- Document source:
==========

Post : Nous avons remporté plus de courses: Waregem, Harelbeke, la Flèche Brabançonne. A peine une victoire acquise, je disais: -Il y a une autre course demain. Il faut la gagner. Je n’étais jamais satisfait. Avec Raleigh, nous avons gagné 11 étapes en un seul Tour. Discipline

Dans les années ’80, on parlait du système Post. De quoi s’agissait-il?

Post : C’était simple: réunir de bons coureurs prêts à rouler les uns pour les autres et leur faire comprendre qu’ils enregistreraient plus de succès s’ils formaient un bloc soudé.

La discipline primait tout….

Planckaert : J’étais fier de rouler dans cette équipe. Le seul qui faisait un peu bande à part, était Vanderaerden. Eric était plus complet que moi mais j’étais plus rapide. Une anecdote. A Hoeselt, Eric a été champion de Belgique, devant moi. Une semaine plus tard, première étape du Tour de France, sprint massif. Il était convenu que je serais le leader. A 700 mètres de l’arrivée, Eric a foncé comme un fou, pour coincer 400 m plus loin. Je reste persuadé qu’il a voulu tenter sa chance en pensant: – Si Planckaert ne gagne pas, on jouera ma carte demain.

La discipline était ferme. Une fois, nous mangieons, pendant le Tour. Il faisait torride dans le restaurant. Des coureurs d’autres équipes sortaient. Nous avons essayé. Jamais je n’ai vu Peter Post aussi fâché: – On reste à table tant que tout le monde n’a pas fini. Un coureur a demandé: – Et si je dois aller aux toilettes? Il a tranché: – Retiens-toi!

Comment avez-vous fait pour mater Planckaert, qui n’était pas un modèle de discipline?

Post : J’ai eu pire. De toute façon, sans personnalité, on n’arrive à rien. Il faut des garçons qui résistent. C’est d’ailleurs plus amusant comme ça. Je me suis aussi adouci au fil des années. Maintenant, on n’a plus de coureurs tels que Planckaert, Vanderaerden, Phil Anderson…

Planckaert : Peter Post était assez diplomate pour nous laisser un peu de mou. Si nous sortions en catimini de l’hôtel, le lendemain, quand nous étions lâchés dans une étape de montagne, il commentait: – Les scampis passent difficilement? Il nous prouvait que rien ne lui échappait.

==========

- Travail à faire:
**1)** Les affirmations (a), (b) et (c) concordent-elles avec l’entretien sur l’équipe de Peter Post ? Répondez par oui ou par non et citez à l’identique les mots de l’entretien qui tranchent. (a) Avec Raleigh, l’équipe a gagné 11 étapes en un seul Tour. (b) Post affirme que Planckaert est le coureur le plus difficile qu’il ait eu à diriger. (c) Pour le sprint de la première étape du Tour de France, Planckaert devait être le leader.
**2)** Recopiez le passage de l’entretien sur l’équipe de Peter Post qui commence par « Post : J’ai » et se poursuit jusqu’à « ne lui échappait. ».

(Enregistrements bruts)
==========

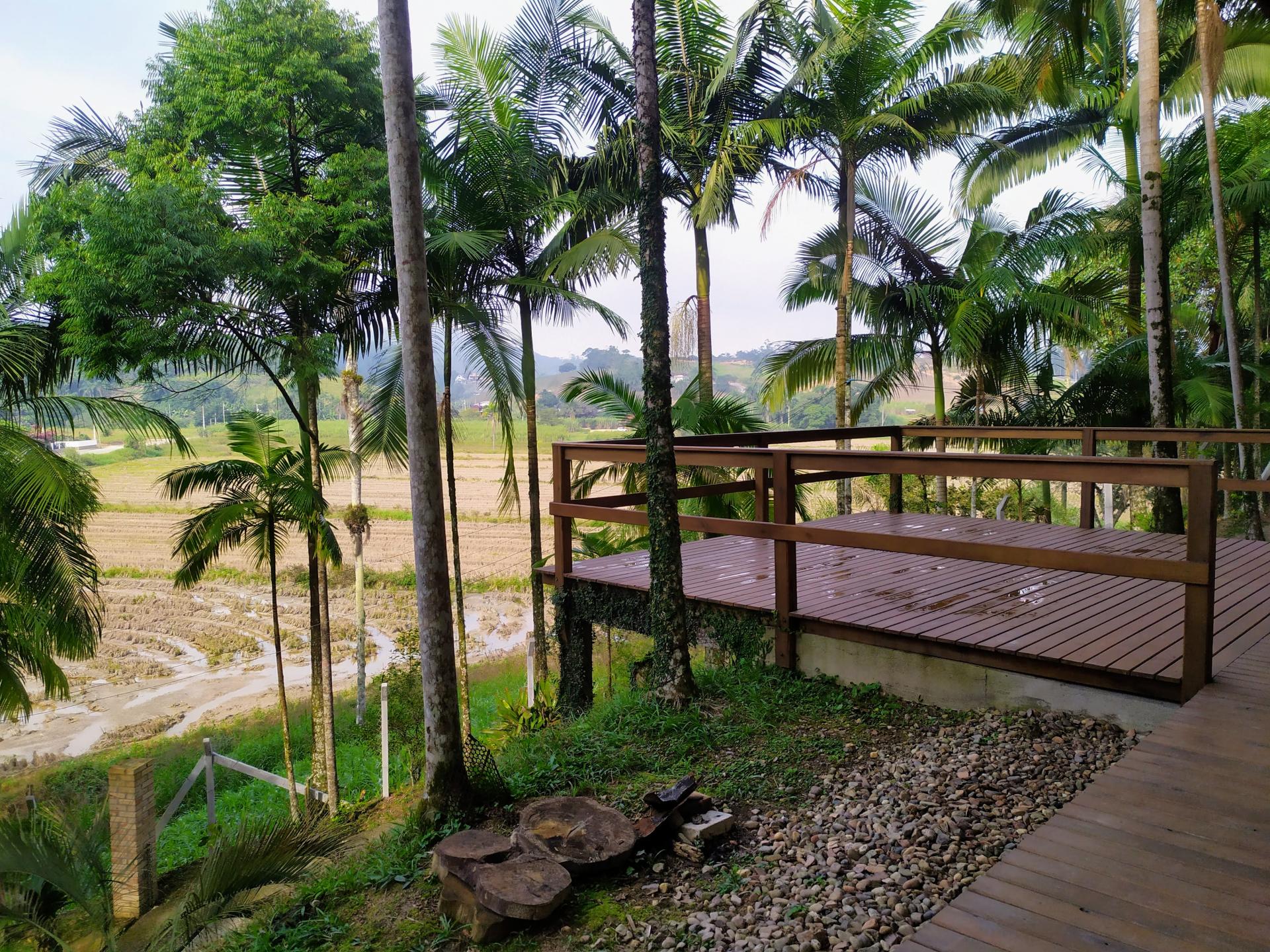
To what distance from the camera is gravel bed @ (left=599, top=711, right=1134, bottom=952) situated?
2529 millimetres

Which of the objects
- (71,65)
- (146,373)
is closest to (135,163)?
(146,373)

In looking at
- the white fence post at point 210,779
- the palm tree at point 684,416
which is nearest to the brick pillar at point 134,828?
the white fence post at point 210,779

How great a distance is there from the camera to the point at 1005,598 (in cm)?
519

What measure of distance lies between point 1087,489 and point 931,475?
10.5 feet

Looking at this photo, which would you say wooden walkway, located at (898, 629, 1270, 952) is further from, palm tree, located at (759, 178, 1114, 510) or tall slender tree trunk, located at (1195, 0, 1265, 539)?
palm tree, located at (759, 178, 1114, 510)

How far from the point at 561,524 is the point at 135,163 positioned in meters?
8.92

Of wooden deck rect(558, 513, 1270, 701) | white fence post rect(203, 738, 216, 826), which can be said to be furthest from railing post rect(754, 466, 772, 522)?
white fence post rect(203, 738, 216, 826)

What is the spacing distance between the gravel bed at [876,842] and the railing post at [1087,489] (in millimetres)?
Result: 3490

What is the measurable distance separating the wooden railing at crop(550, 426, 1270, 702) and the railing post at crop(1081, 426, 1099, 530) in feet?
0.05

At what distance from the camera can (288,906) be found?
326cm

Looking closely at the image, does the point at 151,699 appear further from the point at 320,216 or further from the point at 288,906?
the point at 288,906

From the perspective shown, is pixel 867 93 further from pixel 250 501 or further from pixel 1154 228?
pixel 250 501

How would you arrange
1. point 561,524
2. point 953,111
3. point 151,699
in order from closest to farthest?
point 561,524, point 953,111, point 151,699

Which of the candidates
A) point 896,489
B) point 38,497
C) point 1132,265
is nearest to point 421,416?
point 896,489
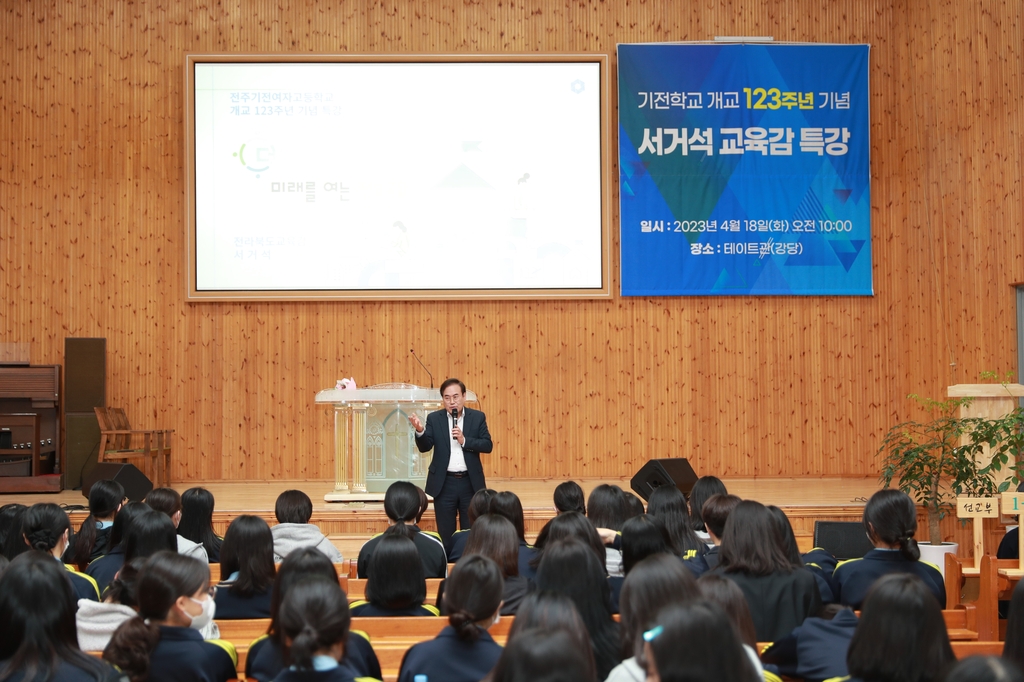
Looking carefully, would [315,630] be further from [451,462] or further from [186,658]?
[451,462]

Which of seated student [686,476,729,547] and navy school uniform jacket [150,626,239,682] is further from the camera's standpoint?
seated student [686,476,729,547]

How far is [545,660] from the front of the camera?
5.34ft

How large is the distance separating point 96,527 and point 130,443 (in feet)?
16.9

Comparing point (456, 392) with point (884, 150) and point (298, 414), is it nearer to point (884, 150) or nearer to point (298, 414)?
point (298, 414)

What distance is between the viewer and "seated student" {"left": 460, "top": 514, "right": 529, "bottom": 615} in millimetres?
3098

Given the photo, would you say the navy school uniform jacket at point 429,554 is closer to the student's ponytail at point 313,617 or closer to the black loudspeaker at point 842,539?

==========

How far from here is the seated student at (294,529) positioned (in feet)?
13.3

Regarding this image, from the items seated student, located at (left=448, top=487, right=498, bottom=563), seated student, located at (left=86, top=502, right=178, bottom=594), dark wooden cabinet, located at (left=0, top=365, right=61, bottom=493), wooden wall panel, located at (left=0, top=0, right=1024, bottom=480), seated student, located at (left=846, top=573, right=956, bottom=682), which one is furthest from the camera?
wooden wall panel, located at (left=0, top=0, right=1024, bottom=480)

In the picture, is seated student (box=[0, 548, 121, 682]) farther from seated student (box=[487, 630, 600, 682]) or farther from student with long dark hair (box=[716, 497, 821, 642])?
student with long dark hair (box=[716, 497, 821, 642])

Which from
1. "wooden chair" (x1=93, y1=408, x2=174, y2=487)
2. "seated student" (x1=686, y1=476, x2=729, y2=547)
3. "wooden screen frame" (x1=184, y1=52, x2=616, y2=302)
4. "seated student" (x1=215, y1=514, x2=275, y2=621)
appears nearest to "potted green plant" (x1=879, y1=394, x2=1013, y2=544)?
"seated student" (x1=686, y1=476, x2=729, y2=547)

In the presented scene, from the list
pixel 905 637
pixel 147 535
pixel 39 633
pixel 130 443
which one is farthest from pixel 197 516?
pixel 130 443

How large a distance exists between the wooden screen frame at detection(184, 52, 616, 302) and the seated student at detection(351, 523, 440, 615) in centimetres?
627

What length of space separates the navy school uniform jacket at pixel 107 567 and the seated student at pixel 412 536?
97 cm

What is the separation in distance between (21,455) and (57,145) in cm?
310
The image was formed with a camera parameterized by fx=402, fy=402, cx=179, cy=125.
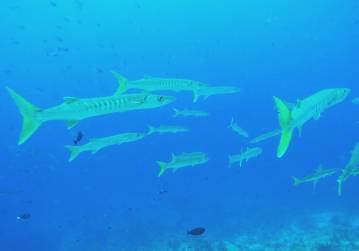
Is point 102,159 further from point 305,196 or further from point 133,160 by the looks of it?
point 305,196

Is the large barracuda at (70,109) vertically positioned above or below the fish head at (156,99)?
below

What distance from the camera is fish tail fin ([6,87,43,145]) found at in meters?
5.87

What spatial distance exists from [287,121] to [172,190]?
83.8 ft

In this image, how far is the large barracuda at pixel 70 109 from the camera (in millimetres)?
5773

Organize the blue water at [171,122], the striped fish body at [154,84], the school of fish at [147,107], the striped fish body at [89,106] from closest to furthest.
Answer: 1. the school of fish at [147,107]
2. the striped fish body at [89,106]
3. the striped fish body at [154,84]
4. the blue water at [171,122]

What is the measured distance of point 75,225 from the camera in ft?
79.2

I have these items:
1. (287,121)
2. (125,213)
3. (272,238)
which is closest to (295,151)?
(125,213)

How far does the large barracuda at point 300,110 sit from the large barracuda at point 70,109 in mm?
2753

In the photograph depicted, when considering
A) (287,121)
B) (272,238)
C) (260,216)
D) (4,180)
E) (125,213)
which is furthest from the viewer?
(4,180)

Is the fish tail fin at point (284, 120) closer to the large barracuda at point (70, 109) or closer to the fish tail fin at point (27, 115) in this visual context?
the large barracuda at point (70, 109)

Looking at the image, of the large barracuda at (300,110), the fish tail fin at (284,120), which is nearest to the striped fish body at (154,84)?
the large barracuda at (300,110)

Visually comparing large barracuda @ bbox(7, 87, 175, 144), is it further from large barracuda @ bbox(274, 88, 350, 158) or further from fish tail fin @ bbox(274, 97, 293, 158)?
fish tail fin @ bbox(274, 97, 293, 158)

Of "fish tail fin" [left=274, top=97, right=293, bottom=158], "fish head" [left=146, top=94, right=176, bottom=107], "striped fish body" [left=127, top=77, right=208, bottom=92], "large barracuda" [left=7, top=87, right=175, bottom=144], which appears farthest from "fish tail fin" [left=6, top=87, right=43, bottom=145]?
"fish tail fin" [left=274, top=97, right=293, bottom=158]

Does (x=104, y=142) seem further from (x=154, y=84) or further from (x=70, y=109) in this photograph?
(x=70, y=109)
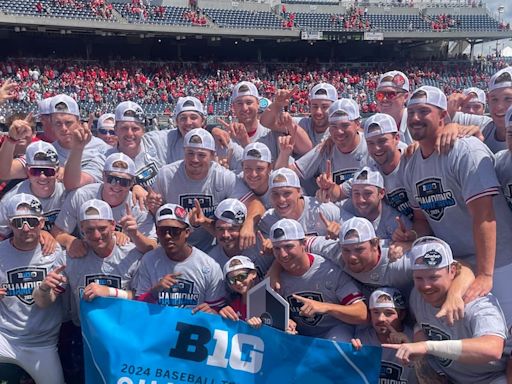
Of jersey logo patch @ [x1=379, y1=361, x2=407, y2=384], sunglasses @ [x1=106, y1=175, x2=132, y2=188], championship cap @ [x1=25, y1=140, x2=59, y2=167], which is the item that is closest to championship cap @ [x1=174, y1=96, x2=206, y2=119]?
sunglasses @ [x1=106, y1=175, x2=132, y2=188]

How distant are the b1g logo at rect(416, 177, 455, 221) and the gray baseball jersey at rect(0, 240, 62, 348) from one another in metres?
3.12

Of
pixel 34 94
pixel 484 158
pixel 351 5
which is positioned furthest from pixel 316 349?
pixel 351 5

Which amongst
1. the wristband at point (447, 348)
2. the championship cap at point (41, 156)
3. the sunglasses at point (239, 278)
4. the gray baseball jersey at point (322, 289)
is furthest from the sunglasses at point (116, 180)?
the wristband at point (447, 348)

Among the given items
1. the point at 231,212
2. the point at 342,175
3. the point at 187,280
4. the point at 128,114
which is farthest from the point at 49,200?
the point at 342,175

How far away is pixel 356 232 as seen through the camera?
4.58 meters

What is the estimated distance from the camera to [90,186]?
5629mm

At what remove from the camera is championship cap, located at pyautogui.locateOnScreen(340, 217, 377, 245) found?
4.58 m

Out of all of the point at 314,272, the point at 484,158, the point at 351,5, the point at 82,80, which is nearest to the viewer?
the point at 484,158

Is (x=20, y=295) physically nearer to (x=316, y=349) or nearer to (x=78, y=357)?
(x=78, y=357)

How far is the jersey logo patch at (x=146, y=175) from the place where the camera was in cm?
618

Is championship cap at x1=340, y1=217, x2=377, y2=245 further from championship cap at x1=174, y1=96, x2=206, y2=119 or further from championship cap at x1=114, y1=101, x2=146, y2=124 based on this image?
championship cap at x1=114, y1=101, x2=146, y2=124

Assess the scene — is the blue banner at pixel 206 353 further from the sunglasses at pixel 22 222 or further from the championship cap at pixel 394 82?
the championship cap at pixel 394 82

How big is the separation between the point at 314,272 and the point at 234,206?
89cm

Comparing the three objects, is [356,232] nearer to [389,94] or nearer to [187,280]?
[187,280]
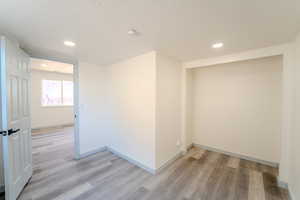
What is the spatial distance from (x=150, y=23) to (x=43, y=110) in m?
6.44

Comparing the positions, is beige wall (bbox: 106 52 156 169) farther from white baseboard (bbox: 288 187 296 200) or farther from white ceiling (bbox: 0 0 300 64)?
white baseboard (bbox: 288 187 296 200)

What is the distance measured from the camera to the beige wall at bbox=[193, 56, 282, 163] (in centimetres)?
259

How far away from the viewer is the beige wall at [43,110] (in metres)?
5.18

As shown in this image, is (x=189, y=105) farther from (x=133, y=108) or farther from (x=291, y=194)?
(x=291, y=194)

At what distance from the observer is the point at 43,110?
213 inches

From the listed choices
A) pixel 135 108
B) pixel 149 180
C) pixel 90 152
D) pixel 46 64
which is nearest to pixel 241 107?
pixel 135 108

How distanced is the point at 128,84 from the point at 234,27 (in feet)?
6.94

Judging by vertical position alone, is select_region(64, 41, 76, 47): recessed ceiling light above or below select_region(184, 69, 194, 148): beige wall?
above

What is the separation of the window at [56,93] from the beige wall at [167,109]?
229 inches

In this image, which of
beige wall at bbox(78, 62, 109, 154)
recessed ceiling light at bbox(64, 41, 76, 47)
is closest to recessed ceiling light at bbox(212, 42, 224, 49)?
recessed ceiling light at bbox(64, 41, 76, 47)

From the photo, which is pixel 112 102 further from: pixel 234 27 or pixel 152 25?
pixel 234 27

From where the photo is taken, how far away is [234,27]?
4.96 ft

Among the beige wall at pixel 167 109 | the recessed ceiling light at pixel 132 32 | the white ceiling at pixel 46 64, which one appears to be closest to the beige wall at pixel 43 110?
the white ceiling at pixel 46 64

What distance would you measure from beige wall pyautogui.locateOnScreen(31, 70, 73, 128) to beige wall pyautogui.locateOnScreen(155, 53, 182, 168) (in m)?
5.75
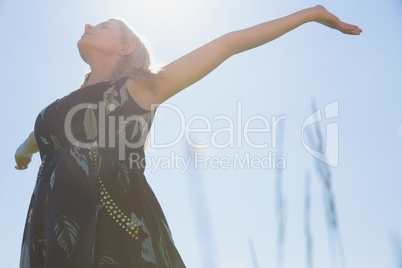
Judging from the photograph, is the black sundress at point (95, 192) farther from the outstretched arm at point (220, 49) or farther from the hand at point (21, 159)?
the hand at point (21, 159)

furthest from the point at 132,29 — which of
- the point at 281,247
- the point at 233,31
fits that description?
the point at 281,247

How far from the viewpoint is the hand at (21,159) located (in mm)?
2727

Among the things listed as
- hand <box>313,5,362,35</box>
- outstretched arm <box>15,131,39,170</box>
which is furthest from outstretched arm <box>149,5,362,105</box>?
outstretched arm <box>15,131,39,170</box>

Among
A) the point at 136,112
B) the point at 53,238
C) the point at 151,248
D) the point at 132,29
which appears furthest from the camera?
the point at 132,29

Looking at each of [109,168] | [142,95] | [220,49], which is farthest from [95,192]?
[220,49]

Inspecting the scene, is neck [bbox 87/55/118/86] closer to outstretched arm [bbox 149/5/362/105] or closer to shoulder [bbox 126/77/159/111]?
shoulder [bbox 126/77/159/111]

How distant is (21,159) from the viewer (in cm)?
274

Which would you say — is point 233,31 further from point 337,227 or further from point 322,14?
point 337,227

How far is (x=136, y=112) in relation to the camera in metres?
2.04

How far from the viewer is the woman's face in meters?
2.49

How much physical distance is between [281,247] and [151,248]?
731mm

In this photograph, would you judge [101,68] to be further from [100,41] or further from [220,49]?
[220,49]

==========

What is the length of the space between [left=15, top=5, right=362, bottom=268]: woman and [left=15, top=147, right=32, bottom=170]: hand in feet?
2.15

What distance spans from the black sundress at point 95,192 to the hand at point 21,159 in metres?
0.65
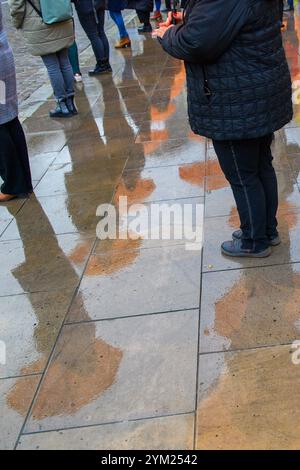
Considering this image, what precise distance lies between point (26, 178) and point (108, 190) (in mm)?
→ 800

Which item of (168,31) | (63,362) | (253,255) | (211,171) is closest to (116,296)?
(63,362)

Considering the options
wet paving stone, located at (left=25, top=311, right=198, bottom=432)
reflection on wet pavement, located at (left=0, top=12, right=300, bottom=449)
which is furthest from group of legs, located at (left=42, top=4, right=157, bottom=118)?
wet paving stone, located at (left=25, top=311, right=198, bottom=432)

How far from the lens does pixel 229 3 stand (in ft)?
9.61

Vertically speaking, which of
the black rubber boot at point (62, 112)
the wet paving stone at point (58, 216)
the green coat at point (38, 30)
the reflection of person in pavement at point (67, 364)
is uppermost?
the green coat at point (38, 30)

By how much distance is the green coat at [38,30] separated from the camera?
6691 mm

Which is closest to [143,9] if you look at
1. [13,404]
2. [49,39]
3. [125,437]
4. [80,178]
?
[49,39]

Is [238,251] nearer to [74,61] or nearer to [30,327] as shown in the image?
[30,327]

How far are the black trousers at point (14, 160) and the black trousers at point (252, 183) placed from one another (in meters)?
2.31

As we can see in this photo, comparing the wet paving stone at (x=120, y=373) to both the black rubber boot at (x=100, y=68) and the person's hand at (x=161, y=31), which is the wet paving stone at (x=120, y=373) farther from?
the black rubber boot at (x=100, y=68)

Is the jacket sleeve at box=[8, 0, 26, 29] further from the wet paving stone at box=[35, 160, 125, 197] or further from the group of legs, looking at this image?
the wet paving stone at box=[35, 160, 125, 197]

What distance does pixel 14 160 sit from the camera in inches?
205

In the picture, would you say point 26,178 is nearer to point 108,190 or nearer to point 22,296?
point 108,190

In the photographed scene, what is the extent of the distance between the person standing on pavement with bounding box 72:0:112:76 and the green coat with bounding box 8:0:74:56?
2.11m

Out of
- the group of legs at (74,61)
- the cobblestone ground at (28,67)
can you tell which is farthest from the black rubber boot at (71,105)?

==========

- Réponses par tâche:
**1)**
(a) Oui : « Avec Raleigh, nous avons gagné 11 étapes en un seul Tour. »
(b) Non : « J’ai eu pire. »
(c) Oui : « Il était convenu que je serais le leader. »

**2)**
Post : J’ai eu pire. De toute façon, sans personnalité, on n’arrive à rien. Il faut des garçons qui résistent. C’est d’ailleurs plus amusant comme ça. Je me suis aussi adouci au fil des années. Maintenant, on n’a plus de coureurs tels que Planckaert, Vanderaerden, Phil Anderson…

Planckaert : Peter Post était assez diplomate pour nous laisser un peu de mou. Si nous sortions en catimini de l’hôtel, le lendemain, quand nous étions lâchés dans une étape de montagne, il commentait: – Les scampis passent difficilement? Il nous prouvait que rien ne lui échappait.